Les Causses et les Cévennes, inscrits en 2011 au Patrimoine mondial de l’humanité par l’Unesco au titre de “paysage culturel de l’agro-pastoralisme méditerranéen”, s’étendent sur plus de 300 000 hectares. Sur ce territoire fascinant, fait de plateaux battus par les vents, de vallées escarpées et de sommets émoussés, c’est tout l’apport des élevages ovins, caprins et bovins qui est désormais reconnu. Cet agro-pastoralisme millénaire et toujours préservé a en effet profondément modifié le paysage, le traçant de drailles, ces sentiers de transhumance, ou le parsemant d’un patrimoine bâti unique. Où que vous y soyez, vous serez inévitablement plongés dans un monde hors du commun, connectés avec la magie profonde du Gard.

Enfin c’est officiel depuis le mardi 9 juin 2015 : les gorges du Gardon ont intégré le Club des Réserves mondiales de biosphère de l’Unesco.

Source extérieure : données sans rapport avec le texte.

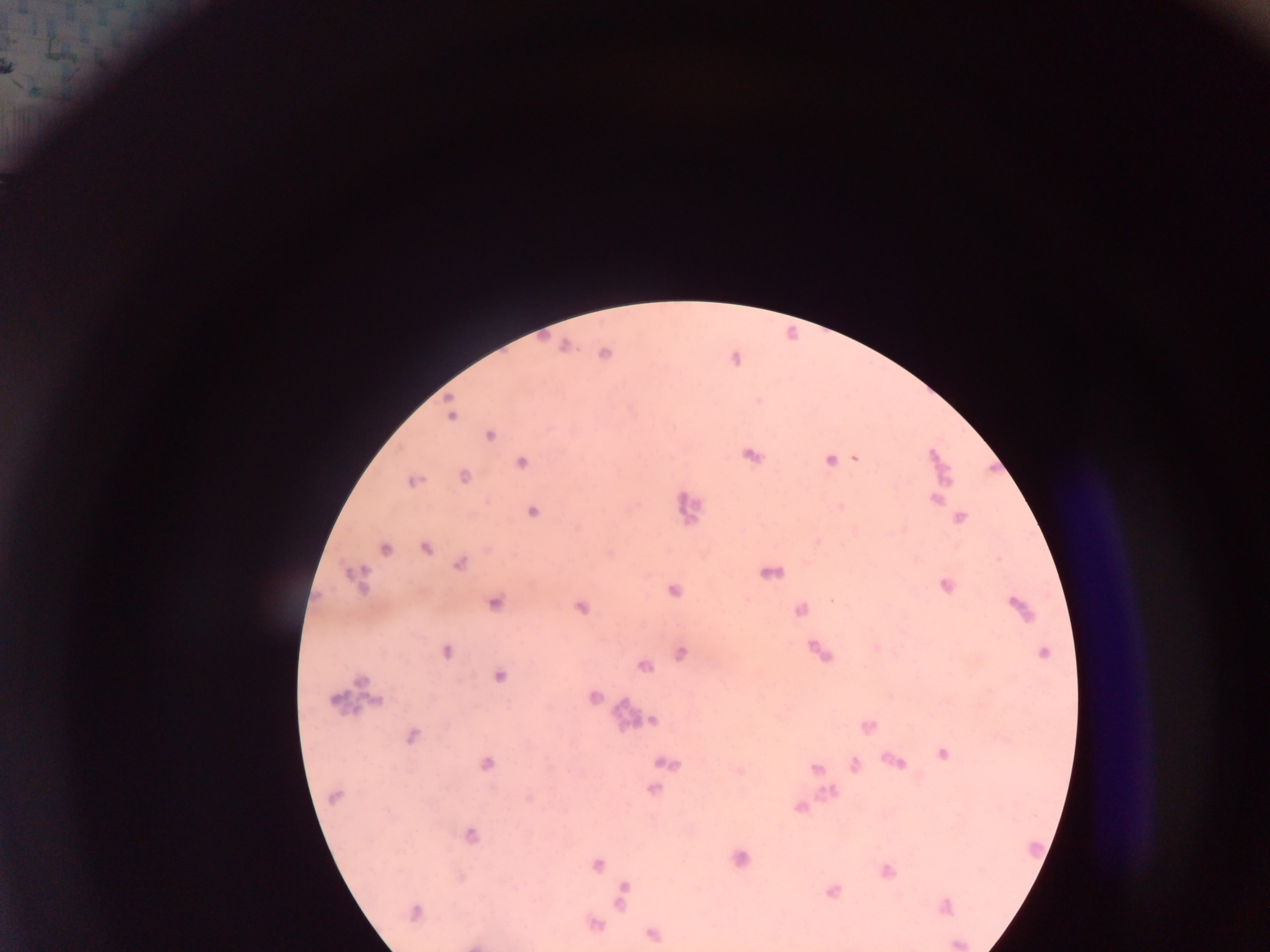 Approximate centers as x y in pixels. Plasmodium parasite locations: 10 68; 464 476; 413 481; 831 599; 411 736; 486 765; 334 798; 529 799; 472 835. Thick blood film. Image is 1270×952 pixels. One field of view. Collected in Ghana. Mobile-phone photograph taken through the microscope.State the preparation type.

Une reconnaissance internationale de la valeur et de la biodiversité du paysage méditerranéen. Il appartient désormais au Syndicat mixte des gorges du Gardon (SMGG), et à l’ensemble des acteurs locaux de mener à bien des actions de préservation, d’éducation et de recherche afin que la connaissance de la zone cœur du territoire soit améliorée et que les choix effectués dans les zones tampon et de transition, en matière d’activités humaines, soient respectueuses de la biodiversité de la zone cœur.

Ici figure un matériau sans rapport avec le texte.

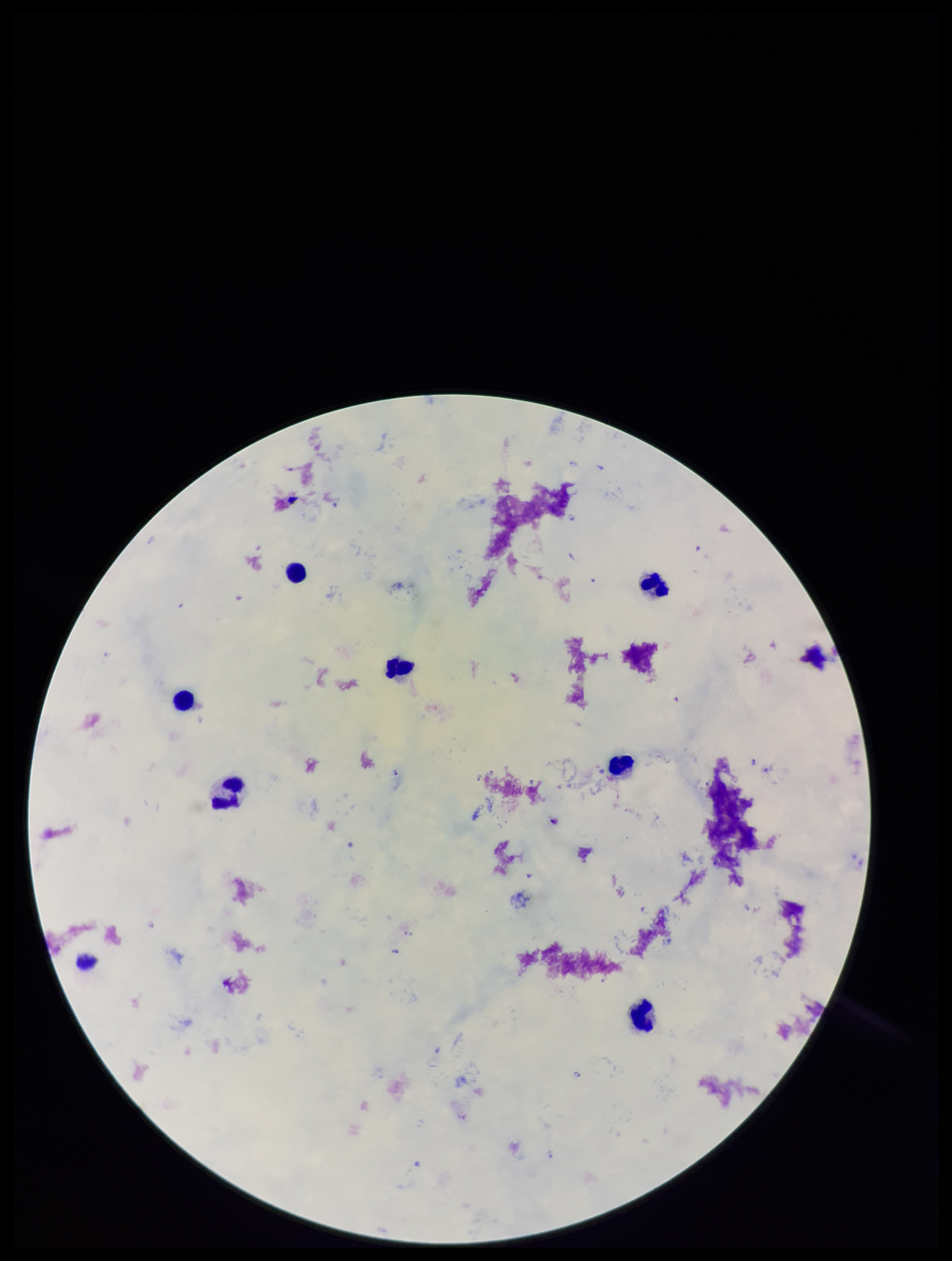

Thick.

Summary:
  - Stain: Giemsa
  - Field of view: one from this slide
  - Plasmodium parasites: detected
  - Patient malaria status: positive
  - Capture: smartphone photograph through the microscope eyepiece
  - Parasite count: 7
  - Leukocyte count: 9
  - Image size: 952×1261 pixels
  - Species reported for this patient: Plasmodium falciparum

Les ornements pontificaux et les reliques de saint Césaire à Arles

L’église d’Arles est l’une des plus anciennes de Gaule. A l’époque de Césaire (470-542) alors qu’Arles est devenue la capitale administrative des Gaules, la ville atteint son apogée grâce à la personnalité exceptionnelle de Césaire, évêque et futur vicaire du Pape en Gaule. A sa mort, il devient l’un des grands saints vénérés à Arles. De cette notoriété sont parvenues jusqu’à nous des reliques d’une valeur historique inestimable. Ces ornements d’unevaleur exceptionnelle sont exposés dans le cloitre Saint Tromphime et attestent du minutieux travail de restauration.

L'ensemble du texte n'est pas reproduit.